Guantanamo Bay as a Signifying Event

In the U.S.A., we often see images of failed buildings throughout the Cuban government's share of the island, which are as often used to signify the Communist Party's incompetence.

But what, then, do the images from Guantanamo Bay signify about the U.S. government? What has the USG done with its share of the island?

Matthew Alexander, who led the U.S. "interrogations team that located Abu Musab al-Zarqawi," confirms what we have all suspected:

As a senior interrogator in Iraq, I conducted more than three hundred interrogations and monitored more than one thousand. I heard numerous foreign fighters state that the reason they came to Iraq to fight was because of the torture and abuse at Abu Ghraib and Guantánamo Bay. Our policy of torture and abuse is Al-Qaeda’s number one recruiting tool. These same insurgents have killed hundreds, if not thousands, of our troops in Iraq, not to mention Iraqi civilians. Torture and abuse are counterproductive in the long term and, ultimately, cost us more lives than they save.


And his reply to Dick Cheney:
The fact that Osama bin Laden is still alive is proof that waterboarding does not work. The more important fact, however, is that our policy of torture and abuse has cost us American lives.

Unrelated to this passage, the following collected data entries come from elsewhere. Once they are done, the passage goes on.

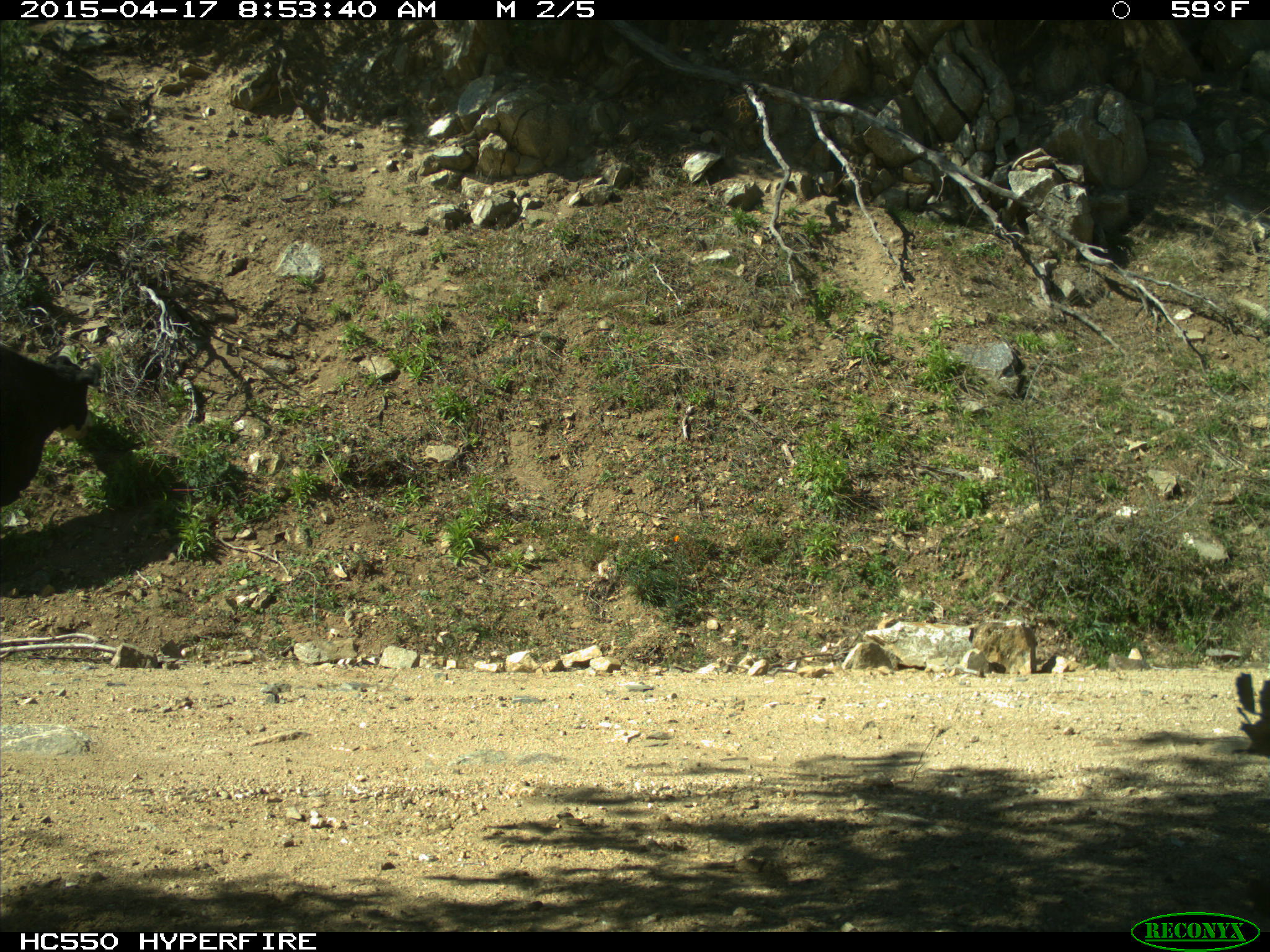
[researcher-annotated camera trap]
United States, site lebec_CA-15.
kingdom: Animalia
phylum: Chordata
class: Mammalia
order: Artiodactyla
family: Bovidae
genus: Bos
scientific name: Bos taurus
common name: domestic cow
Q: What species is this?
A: Bos taurus (domestic cow).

But maybe Osama bin Laden was not Dick Cheney's first priority. Frank Rich:

... Maj. Paul Burney, a United States Army psychiatrist assigned to interrogations in Guantánamo Bay that summer of 2002, told Army investigators of another White House imperative: “A large part of the time we were focused on trying to establish a link between Al Qaeda and Iraq and we were not being successful.” As higher-ups got more “frustrated” at the inability to prove this connection, the major said, “there was more and more pressure to resort to measures” that might produce that intelligence.

In other words, the ticking time bomb was not another potential Qaeda attack on America but the Bush administration’s ticking timetable for selling a war in Iraq; it wanted to pressure Congress to pass a war resolution before the 2002 midterm elections. Bybee’s memo was written the week after the then-secret (and subsequently leaked) “Downing Street memo,” in which the head of British intelligence informed Tony Blair that the Bush White House was so determined to go to war in Iraq that “the intelligence and facts were being fixed around the policy.” A month after Bybee’s memo, on Sept. 8, 2002, Cheney would make his infamous appearance on “Meet the Press,” hyping both Saddam’s W.M.D.s and the “number of contacts over the years” between Al Qaeda and Iraq. If only 9/11 could somehow be pinned on Iraq, the case for war would be a slamdunk.


If only out of respect for the nobility of the Declaration on Human Rights, President Obama needs to drop the Human Rights complaint against Cuba.